Menurut Dewanti, OPD Kota Batu masih sibuk dengan agenda-agendanya sendiri. Selain itu, dibutuhkan kecermatan dalam menjalankan agenda yang telah disusun berbagai OPD di Pemkot Batu.

"Kita butuhkan orang yang bisa mengawal penuh proyek ini, namun semua kepala dinas Kota Batu masih sibuk dengan agendanya masing-masing," jelasnya, Rabu (20/1/2021).
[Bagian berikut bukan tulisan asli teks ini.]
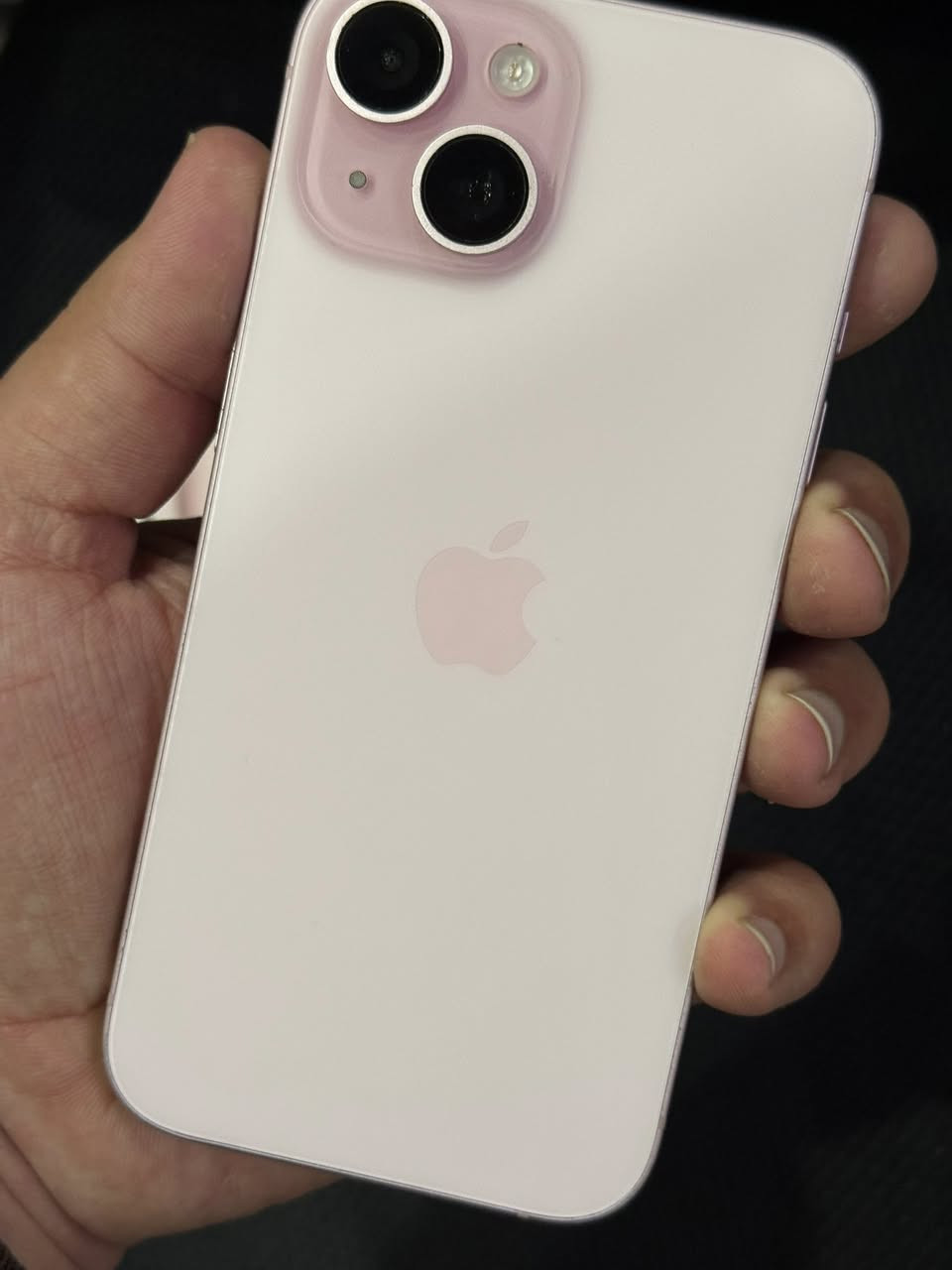 آيفون 15
ذاكرة 128 

بطارية 92 عدد الدورات 575 

الجهاز بعدة بالضمان مال ابل تاريخ انتهاء الضمان 2026/2/26 

دبل سيم. سيم واحد +شريحة اكترونية 

لون وردي مميز. كارتون ماله الأصلي موجود الجهاز كارتون فقط 

الجهاز ما مفتوح ابداً 

سعرة 720 ألف ما يعجبك لا تشتري


**إذا كنت صاحب هذا الإعلان وتريد حذفه لأي سبب، رجاءا أرسل رسالة إلى الدعم الفني**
Tertangguhnya kerjasama itu berimbas pula pada kajian studi kelayakan. Hingga kini, kajian yang sangat diperlukan dalam pelaksanaan pembangunan masih belum dikerjakan. Dewanti menambahkan, studi kelayakan ini sudah banyak mengalami perubahan, meskipun pada pemerintahan lalu sudah ada studi kelayanannnya.

"Pada pemerintahan lalu sudah ada FS, tapi itu kan sudah lama. Sekarang sudah banyak perubahan, sehingga diperlukan FS yang baru, FS kita targetkan selesai pada tahun 2021 sehingga pembangunan sudah bisa dimulai pada tahun 2022," tambahnya.

Sebagai informasi, studi kelayakan menjadi   hal yang sangat penting dalam pembangunan sebuah proyek. Dalam FS tersebut akan diketahui kelayakan pembangunan berdasarkan aspek perencanaan dan perancangan, aspek ekonomi (biaya dan sumber pendanaan), maupun aspek lingkungannya.

Sedangkan untuk pendanaan, Dewanti mengatakan tidak menggunakan APBD. Namun dibiayai penuh oleh swasta. Biaya yang diperkirakan mencapai Rp 200 miliar.